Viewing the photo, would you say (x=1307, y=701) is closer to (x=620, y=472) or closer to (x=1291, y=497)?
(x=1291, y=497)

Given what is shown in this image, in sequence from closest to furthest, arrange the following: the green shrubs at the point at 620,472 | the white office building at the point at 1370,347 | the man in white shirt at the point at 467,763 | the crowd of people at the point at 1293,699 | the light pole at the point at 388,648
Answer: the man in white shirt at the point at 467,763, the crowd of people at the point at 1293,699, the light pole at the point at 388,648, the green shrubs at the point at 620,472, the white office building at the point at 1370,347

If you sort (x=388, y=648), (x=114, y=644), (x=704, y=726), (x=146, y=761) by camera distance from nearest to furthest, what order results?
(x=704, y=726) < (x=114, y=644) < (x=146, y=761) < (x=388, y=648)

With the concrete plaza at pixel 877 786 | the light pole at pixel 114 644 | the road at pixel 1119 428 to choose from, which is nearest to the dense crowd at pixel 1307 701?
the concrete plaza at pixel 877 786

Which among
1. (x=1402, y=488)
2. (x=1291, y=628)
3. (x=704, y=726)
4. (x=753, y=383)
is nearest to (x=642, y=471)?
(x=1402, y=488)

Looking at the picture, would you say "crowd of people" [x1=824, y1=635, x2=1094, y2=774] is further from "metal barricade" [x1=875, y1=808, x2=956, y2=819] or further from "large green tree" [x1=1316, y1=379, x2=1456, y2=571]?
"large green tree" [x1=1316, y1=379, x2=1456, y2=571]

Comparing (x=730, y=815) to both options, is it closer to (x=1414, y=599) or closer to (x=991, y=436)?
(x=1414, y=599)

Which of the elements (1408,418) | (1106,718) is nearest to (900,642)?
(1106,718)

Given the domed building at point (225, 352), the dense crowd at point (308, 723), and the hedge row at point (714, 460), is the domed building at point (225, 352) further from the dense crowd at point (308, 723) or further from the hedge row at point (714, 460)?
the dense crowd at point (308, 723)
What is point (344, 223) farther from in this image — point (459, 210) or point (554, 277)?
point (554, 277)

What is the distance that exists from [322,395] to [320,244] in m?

• _SHORT TASK_
Copy out all of the material again, swapping "hedge row" for "row of bushes" and leaving every other character as it is.

• _RESULT FOR THIS TASK_
Viewing the photo, would you say (x=1307, y=701) is closer to (x=620, y=472) or closer to (x=1291, y=497)?
(x=1291, y=497)

Given what is shown in this image, in sequence from closest to furthest, arrange the following: the green shrubs at the point at 620,472 | the white office building at the point at 1370,347 | the man in white shirt at the point at 467,763 | the crowd of people at the point at 1293,699 | the light pole at the point at 388,648
Answer: the man in white shirt at the point at 467,763, the crowd of people at the point at 1293,699, the light pole at the point at 388,648, the green shrubs at the point at 620,472, the white office building at the point at 1370,347

If you sort (x=388, y=648), (x=114, y=644), (x=704, y=726), (x=146, y=761) by camera distance from nearest to furthest, what order results?
(x=704, y=726) < (x=114, y=644) < (x=146, y=761) < (x=388, y=648)

With the concrete plaza at pixel 877 786 | the light pole at pixel 114 644 | the road at pixel 1119 428 to choose from, which is nearest to the dense crowd at pixel 1307 701?
the concrete plaza at pixel 877 786

Which among
1. (x=1402, y=488)
2. (x=1291, y=628)
3. (x=704, y=726)
4. (x=753, y=383)
is nearest to (x=642, y=471)?
(x=1402, y=488)

Looking at the picture, would you say "crowd of people" [x1=824, y1=635, x2=1094, y2=774] is further from "metal barricade" [x1=875, y1=808, x2=956, y2=819] or further from "large green tree" [x1=1316, y1=379, x2=1456, y2=571]?
"large green tree" [x1=1316, y1=379, x2=1456, y2=571]

Comparing (x=730, y=815) to both options, is it closer to (x=1414, y=599) or closer to (x=991, y=436)?
(x=1414, y=599)

Which of the elements (1408,418) | (1106,718) is nearest to (900,642)?
(1106,718)

Given the domed building at point (225, 352), the dense crowd at point (308, 723), and the row of bushes at point (714, 460), is the domed building at point (225, 352) further from the dense crowd at point (308, 723) or further from the row of bushes at point (714, 460)?
the dense crowd at point (308, 723)
What is point (344, 223) farther from in this image — point (459, 210) or point (554, 277)?
point (554, 277)

What is the distance that exists from [322,395] to [320,244] in m?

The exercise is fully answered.